• Exercise instructions: Pick up the patch discussion on bonded i915 requests and continue it from the point where it stops, after the "Fixes:" line.

+++ Excerpt to read

[Intel-gfx] [PATCH 5/5] drm/i915: Prevent bonded requests from overtaking each other on preemption

Mon Sep 23 13:53:21 UTC 2019

Quoting Tvrtko Ursulin (2019-09-23 14:48:44)
> 
> On 21/09/2019 10:55, Chris Wilson wrote:
> > Force bonded requests to run on distinct engines so that they cannot be
> > shuffled onto the same engine where timeslicing will reverse the order.
> > A bonded request will often wait on a semaphore signaled by its master,
> > creating an implicit dependency -- if we ignore that implicit dependency
> > and allow the bonded request to run on the same engine and before its
> > master, we will cause a GPU hang. [Whether it will hang the GPU is
> > debatable, we should keep on timeslicing and each timeslice should be
> > "accidentally" counted as forward progress, in which case it should run
> > but at one-half to one-third speed.]
> > 
> > We can prevent this inversion by restricting which engines we allow
> > ourselves to jump to upon preemption, i.e. baking in the arrangement
> > established at first execution. (We should also consider capturing the
> > implicit dependency using i915_sched_add_dependency(), but first we need
> > to think about the constraints that requires on the execution/retirement
> > ordering.)
> > 
> > Fixes: 8ee36e048c98 ("drm/i915/execlists: Minimalistic timeslicing")

++++++
+++ Records provided

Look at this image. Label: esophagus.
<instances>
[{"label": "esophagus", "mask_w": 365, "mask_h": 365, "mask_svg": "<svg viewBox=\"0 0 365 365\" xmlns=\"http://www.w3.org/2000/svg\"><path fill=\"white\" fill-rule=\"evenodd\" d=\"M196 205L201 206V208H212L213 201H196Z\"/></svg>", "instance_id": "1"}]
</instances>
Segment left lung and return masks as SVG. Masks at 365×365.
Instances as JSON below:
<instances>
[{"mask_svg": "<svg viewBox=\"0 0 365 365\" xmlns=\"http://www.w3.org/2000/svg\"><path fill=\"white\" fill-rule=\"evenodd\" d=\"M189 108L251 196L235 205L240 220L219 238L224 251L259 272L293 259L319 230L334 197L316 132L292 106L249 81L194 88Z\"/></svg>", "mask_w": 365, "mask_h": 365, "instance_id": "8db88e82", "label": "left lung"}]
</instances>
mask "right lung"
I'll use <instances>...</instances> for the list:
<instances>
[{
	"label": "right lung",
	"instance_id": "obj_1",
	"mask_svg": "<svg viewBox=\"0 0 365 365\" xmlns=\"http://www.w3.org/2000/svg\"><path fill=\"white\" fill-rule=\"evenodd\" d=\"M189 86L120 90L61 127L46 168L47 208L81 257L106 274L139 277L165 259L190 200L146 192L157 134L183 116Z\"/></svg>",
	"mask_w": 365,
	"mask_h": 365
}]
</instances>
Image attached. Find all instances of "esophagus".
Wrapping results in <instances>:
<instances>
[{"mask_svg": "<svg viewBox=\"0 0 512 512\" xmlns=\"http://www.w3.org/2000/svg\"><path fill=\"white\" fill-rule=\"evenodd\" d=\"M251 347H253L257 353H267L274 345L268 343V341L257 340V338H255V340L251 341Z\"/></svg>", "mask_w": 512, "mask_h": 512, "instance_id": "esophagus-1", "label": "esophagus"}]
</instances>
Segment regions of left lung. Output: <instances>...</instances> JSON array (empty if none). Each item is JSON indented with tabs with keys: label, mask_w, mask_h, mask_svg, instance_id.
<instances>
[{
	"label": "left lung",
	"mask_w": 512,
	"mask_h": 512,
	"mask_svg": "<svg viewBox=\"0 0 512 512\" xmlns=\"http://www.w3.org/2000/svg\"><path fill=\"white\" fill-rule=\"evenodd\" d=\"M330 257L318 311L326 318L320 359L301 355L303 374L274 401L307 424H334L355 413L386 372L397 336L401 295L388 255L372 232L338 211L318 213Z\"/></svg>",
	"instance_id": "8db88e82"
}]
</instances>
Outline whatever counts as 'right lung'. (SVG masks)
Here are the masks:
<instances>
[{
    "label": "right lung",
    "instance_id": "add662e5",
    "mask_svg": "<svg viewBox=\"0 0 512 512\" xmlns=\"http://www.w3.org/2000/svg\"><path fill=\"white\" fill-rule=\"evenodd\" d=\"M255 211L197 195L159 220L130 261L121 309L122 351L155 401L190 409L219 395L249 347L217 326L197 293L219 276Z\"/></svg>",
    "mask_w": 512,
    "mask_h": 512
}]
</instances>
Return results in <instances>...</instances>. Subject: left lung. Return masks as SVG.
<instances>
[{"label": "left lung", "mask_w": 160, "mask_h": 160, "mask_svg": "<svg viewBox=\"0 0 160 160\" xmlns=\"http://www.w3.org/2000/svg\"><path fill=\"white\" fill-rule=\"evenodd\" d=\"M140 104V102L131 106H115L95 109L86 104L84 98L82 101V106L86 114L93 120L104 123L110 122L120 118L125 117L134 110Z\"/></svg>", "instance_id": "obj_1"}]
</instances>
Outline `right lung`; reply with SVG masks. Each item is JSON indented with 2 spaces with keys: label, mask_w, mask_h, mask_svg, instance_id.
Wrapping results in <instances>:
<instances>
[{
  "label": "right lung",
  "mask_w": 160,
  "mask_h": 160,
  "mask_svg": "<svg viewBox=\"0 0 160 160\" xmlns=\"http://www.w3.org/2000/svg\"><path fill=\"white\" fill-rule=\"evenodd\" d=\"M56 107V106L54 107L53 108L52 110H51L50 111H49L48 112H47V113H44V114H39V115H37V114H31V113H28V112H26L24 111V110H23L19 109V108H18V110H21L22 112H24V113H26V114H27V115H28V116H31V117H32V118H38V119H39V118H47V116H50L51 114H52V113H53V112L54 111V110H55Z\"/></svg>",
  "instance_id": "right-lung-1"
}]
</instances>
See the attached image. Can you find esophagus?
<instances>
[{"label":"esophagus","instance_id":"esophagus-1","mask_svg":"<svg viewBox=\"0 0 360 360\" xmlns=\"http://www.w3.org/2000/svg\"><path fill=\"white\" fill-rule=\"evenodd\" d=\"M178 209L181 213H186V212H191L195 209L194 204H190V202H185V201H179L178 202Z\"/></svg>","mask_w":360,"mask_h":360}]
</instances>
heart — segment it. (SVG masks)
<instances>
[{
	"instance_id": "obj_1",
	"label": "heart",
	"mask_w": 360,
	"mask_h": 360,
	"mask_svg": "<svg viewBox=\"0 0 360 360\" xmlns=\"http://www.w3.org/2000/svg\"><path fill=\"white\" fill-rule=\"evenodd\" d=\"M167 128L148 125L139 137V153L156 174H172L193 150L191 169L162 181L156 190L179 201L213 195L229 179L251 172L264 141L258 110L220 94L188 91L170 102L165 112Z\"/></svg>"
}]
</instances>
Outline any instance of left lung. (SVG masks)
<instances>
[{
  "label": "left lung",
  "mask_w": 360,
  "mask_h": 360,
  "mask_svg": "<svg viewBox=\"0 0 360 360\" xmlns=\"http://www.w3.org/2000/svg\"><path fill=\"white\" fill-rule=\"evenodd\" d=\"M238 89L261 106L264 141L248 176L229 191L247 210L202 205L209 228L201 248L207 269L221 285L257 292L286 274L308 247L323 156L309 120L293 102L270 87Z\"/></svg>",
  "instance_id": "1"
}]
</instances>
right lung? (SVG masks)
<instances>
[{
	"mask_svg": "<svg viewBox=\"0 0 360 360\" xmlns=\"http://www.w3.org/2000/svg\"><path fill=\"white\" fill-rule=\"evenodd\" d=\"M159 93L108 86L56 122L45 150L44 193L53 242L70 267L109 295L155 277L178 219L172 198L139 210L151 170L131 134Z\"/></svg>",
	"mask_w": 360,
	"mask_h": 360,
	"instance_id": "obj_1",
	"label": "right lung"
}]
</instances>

++++++

• Task response:
> > References: ee1136908e9b ("drm/i915/execlists: Virtual engine bonding")
> > Testcase: igt/gem_exec_balancer/bonded-slice
> > Signed-off-by: Chris Wilson <chris at chris-wilson.co.uk>
> > Cc: Mika Kuoppala <mika.kuoppala at linux.intel.com>
> > Cc: Tvrtko Ursulin <tvrtko.ursulin at intel.com>
> > Reviewed-by: Tvrtko Ursulin <tvrtko.ursulin at intel.com>
> > ---
> >   drivers/gpu/drm/i915/gt/intel_lrc.c | 20 ++++++++++++--------
> >   1 file changed, 12 insertions(+), 8 deletions(-)
> > 
> > diff --git a/drivers/gpu/drm/i915/gt/intel_lrc.c b/drivers/gpu/drm/i915/gt/intel_lrc.c
> > index 3eadd294bcd7..9872bb4c99fc 100644
> > --- a/drivers/gpu/drm/i915/gt/intel_lrc.c
> > +++ b/drivers/gpu/drm/i915/gt/intel_lrc.c
> > @@ -3846,18 +3846,22 @@ static void
> >   virtual_bond_execute(struct i915_request *rq, struct dma_fence *signal)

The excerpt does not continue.